Add a "transient" network connectivity state #2696

Stebalien · 2024-01-29T22:50:14Z

Previously, we'd consider "transiently" connected peers to be connected. This meant:

We wouldn't fire a second event when transitioning to "really connected". There wasn't a way for users to wait for a "full" connection without using the old-style Notify interface.
"Connectedness" checks would be a little too eager to treat a peer as connected.

For 99% of users, "transient" peers should be treated as disconnected. So while it's technically a breaking change to split-out "transient" connectivity into a separate state, I expect it's more likely to fix bugs than anything.

Unfortunately, this change did require several changes to go-libp2p itself because go-libp2p does care about transient connections:

We want to keep peerstore information for transient peers.
We may sometimes want to treat peers as "connected" in the host.
Identify still needs to run over transient connections.

fixes #2692

core/network/network.go

p2p/host/basic/basic_host.go

Stebalien · 2024-01-29T22:55:51Z

p2p/host/routed/routed.go

 	if !forceDirect {
-		if rh.Network().Connectedness(pi.ID) == network.Connected {
+		connectedness := rh.Network().Connectedness(pi.ID)


Ideally we wouldn't try to perform routing if we're just going to wait on an ongoing connection. But that's not a new issue.

sukunrt

I'm fine with these changes. We just need to

Fix this for the close path.
Keep existing Connect behavior. I'll raise a PR to make Connect consistent with NewStream and return network.ErrTransientConn when appropriate.
Deprecate the items in network.Connectedness that we don't care about.

core/network/network.go

sukunrt · 2024-02-05T10:21:33Z

p2p/net/swarm/swarm.go

-	// Notify goroutines waiting for a direct connection
-	if !c.Stat().Transient {
+	newState := network.Transient


We should calculate newState just after we add it to conns map with connectednessUnlocked. We already have the lock it's a small set to check anyway.
There's a problem here that if someone makes a relayed connection after we have a direct connection this will send a limited connectivity event.

I am not sure I addressed it correctly, can you please double check @sukunrt ?

We need.

oldState := s.connectednessUnlocked(p) s.conns.m[p] = append(s.conns.m[p], c) newState := s.connectednessUnlocked(p)

This prevents us from sending a PeerConnectedness Limited event when we make a relayed connection after a direct connection.

p2p/net/swarm/swarm.go

lidel · 2024-04-16T13:23:27Z

@sukunrt is there any remaining work here, or awaiting your final review?

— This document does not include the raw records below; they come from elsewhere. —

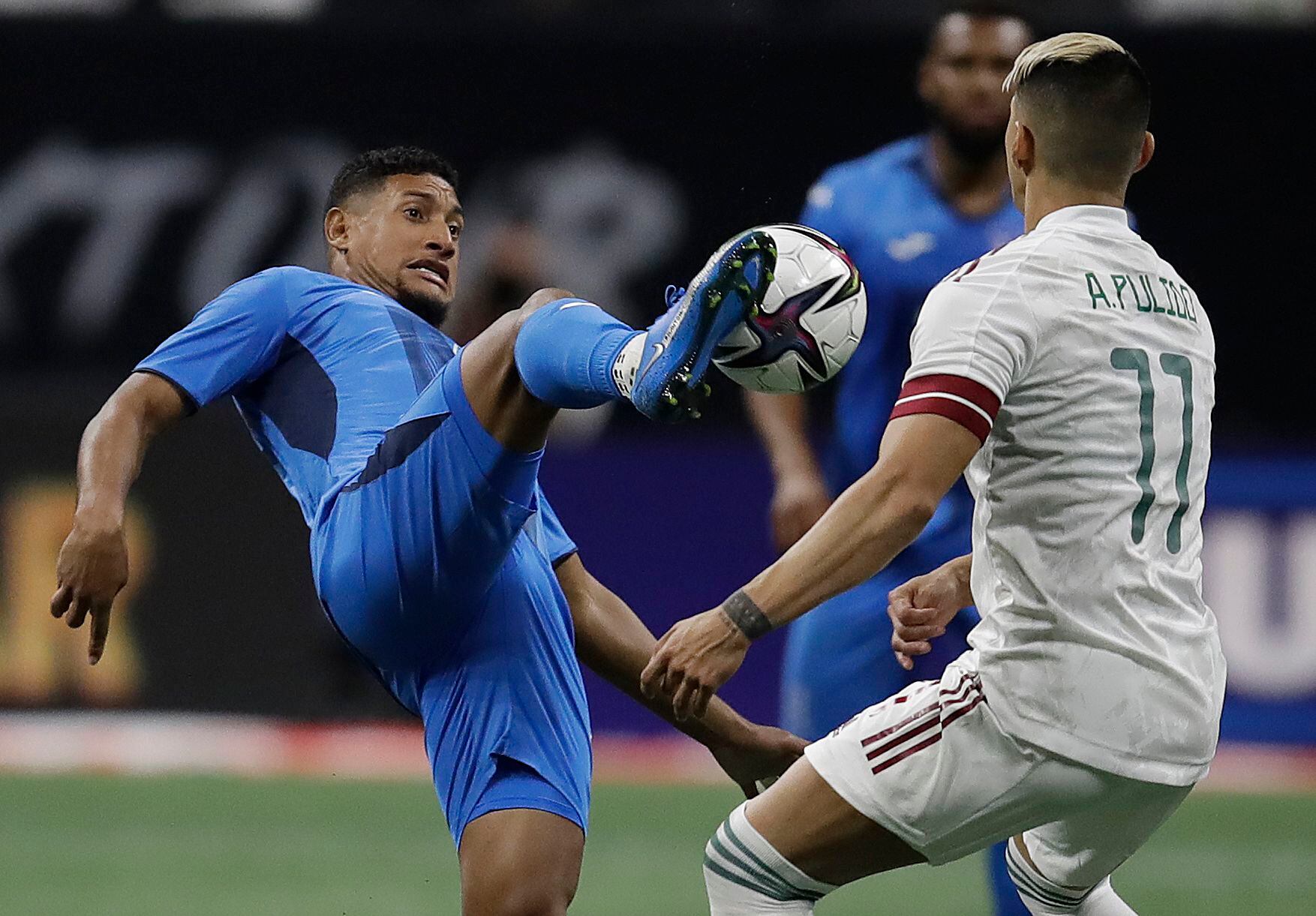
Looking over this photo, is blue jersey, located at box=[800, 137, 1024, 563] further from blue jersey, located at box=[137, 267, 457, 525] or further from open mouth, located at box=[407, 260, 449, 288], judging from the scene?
blue jersey, located at box=[137, 267, 457, 525]

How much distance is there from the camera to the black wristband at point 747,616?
11.2 ft

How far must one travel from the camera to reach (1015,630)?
3.71 meters

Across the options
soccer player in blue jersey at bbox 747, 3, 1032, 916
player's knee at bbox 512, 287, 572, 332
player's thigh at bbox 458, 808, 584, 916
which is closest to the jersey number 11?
player's knee at bbox 512, 287, 572, 332

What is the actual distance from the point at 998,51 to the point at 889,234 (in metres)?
0.58

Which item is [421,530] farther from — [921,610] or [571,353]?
[921,610]

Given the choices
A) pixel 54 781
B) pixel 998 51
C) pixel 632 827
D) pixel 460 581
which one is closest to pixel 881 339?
pixel 998 51

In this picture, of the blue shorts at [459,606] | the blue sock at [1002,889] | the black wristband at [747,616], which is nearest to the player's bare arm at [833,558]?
the black wristband at [747,616]

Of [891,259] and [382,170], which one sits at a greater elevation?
[382,170]

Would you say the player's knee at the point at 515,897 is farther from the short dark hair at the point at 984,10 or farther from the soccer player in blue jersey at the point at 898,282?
the short dark hair at the point at 984,10

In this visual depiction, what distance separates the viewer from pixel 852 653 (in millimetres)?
5605

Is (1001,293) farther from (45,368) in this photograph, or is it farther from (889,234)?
(45,368)

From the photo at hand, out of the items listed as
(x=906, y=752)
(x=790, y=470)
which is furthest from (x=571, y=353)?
(x=790, y=470)

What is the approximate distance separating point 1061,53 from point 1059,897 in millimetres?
1699

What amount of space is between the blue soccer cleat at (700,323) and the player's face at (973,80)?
212cm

MarcoPolo · 2024-04-16T17:09:07Z

I'll review this as well

MarcoPolo · 2024-04-24T23:28:17Z

p2p/net/swarm/swarm.go

+// changed notifications consider closed connections. When remote closes a connection
+// the underlying transport connection is closed first, so tracking changes to the connectedness
+// state requires considering this recently closed connections impact on Connectedness.
+func (s *Swarm) connectednessUnlocked(p peer.ID, considerClosed bool) network.Connectedness {


This comment doesn't make sense to me. I don't really understand the point of the body either.

It seems like we have two cases:

We have multiple conns to a peer and we close one. If any other conn exists and is open then we are connected.

We only have one conn to a peer a close it. The peer is no longer connected.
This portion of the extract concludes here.